Martin averaged 8.5 points, 3.8 rebounds and 1.9 assists in 32 games for the Boilermakers this past season. He made eight starts, all of them before the Big Ten schedule started.


In case you missed it, the following players all have pulled their names out of the NBA Draft and will return for another college season: Antonio Anderson, Memphis; Josh Carter, Texas A&M; Alonzo Gee, Alabama; Stefon Jackson, UTEP; Jerel McNeal, Marquette; and Josh Shipp, UCLA.

"The feedback I received is that I would be taken in the second round, and I wasn't comfortable with that," Anderson said.

Anderson left with a team of Conference USA all-stars (including six Memphis teammates) for China this week for a three-game exhibition series with the Chinese National Team. He had six points in C-USA's 87-80 loss in game one. Tigers forward Robert Dozier, also expected to return for his senior season, and Southern Miss' Jeremy Wise led the C-USA team with 13 points apiece.


Nebraska was counting on immediate help from Roburt Sallie, a former three-star shooting guard who had an outstanding season last year at City College of San Francisco. But the Big 12 has ruled that he cannot play for the Huskers or any other member institution because of Rule 6.2, which states that a student-athlete who enrolls at a conference school must meet initial eligibility requirements. Sallie enrolled at Nebraska part-time in 2006, and the classes he took then prohibited him, barring a waiver, from ever gaining eligibility. Schools such as Memphis and Kansas had offered Sallie, but he had stuck with the Huskers since committing to them in prep school.

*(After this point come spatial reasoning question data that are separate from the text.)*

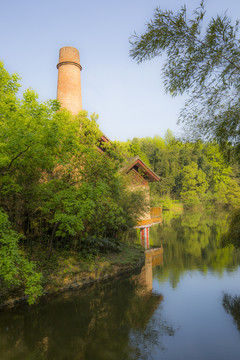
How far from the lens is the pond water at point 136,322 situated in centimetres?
720

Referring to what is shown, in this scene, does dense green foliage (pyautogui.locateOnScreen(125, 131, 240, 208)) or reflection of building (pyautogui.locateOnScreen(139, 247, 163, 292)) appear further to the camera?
dense green foliage (pyautogui.locateOnScreen(125, 131, 240, 208))

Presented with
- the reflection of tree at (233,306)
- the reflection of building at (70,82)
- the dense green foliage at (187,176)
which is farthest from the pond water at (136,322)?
the dense green foliage at (187,176)

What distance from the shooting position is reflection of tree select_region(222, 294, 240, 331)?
372 inches

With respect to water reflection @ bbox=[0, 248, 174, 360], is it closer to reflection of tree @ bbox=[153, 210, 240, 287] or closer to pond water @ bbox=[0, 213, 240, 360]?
pond water @ bbox=[0, 213, 240, 360]

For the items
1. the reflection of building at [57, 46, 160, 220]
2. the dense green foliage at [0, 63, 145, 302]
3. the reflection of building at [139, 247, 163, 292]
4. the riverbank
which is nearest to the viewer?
the dense green foliage at [0, 63, 145, 302]

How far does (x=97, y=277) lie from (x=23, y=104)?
8421 mm

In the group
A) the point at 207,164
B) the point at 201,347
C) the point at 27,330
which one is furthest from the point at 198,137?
the point at 207,164

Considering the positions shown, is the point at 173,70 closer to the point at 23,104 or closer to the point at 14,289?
the point at 23,104

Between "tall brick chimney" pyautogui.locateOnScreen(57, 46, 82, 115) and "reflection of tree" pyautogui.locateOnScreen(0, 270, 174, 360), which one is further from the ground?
"tall brick chimney" pyautogui.locateOnScreen(57, 46, 82, 115)

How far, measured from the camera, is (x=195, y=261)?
18203mm

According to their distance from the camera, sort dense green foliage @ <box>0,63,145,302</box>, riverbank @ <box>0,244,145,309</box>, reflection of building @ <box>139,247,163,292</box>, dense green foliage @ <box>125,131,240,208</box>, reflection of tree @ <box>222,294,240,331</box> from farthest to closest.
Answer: dense green foliage @ <box>125,131,240,208</box> < reflection of building @ <box>139,247,163,292</box> < riverbank @ <box>0,244,145,309</box> < reflection of tree @ <box>222,294,240,331</box> < dense green foliage @ <box>0,63,145,302</box>

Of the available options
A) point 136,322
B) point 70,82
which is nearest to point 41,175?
point 136,322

Former four-star shooting guard Tyree Evans, who averaged 21.2 points last season at Motlow State Community College in Lynchburg, Tenn., has asked for and received a release from his letter-of-intent at Maryland. Evans has a couple of drug-related arrests in his past, as well as other transgressions that will make any school that takes him the subject of intense scrutiny.

Anthony Solomon, who was on Notre Dame coach Mike Brey's staff for his first three seasons in South Bend, has rejoined Brey and the Fighting Irish. He replaces Gene Cross, who left in April to take the coaching job at Toledo. Solomon departed Notre Dame after the 2002-03 season when he was named coach at St. Bonaventure. He spent last season as an assistant at Dayton.


BYU, which has a 47-game winning streak at the Marriott Center in Provo, Utah.